In Wedded to the Land? Mary N. Layoun offers a critical commentary on the idea of nationalism in general and on specific attempts to formulate alternatives to the concept in particular.
Narratives surrounding three geographically and temporally different national crises form the center of her study: Greek refugees' displacement from Asia Minor into Greece in 1922, the 1974 right-wing Cypriot coup and subsequent Turkish invasion of Cyprus, and the Palestinian and PLO expulsion from Beirut following the Israeli invasion in 1982.
Drawing on readings of literature and of official documents and decrees, songs, poetry, cinema, public monuments, journalism, and conversations with exiles, refugees, and public officials, Layoun uses each historical incident as a means of highlighting a recurring trope within constructs of nationalism.
The displacement of the Greek refugees in the 1920s calls into question the very idea of home, as well as the desire for ethnic homogeneity within nations.
She reads the Cypriot coup and invasion as an illustration of the gendering of nation and how the notion of the inviolable woman came to represent sovereignity.
In her third example she shows how the Palestinian and PLO expulsion from Beirut highlights the ambiguity of the borders upon which many manifestations of nationalism putatively depend.

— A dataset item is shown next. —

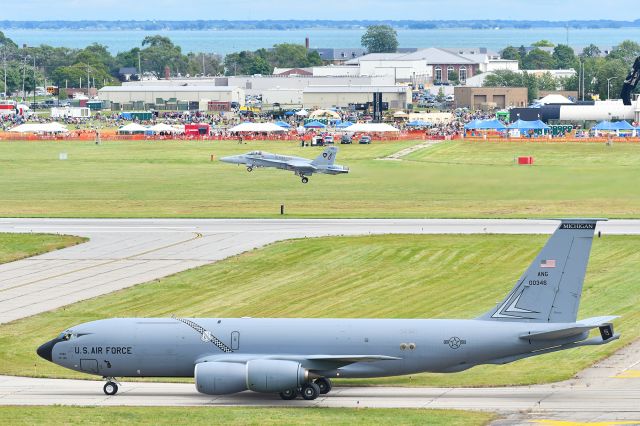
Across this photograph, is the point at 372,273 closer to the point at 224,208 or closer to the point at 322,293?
the point at 322,293

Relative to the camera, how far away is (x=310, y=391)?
168 ft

These chapters are preceded and introduced by a discussion of "culturing the nation" and closed by a consideration of citizenship and silence in which Layoun discusses rights ostensibly possessed by all members of a political community. This book will be of interest to scholars engaged in cultural and critical theory, Middle Eastern and Mediterranean history, literary studies, political science, postcolonial studies, and gender studies.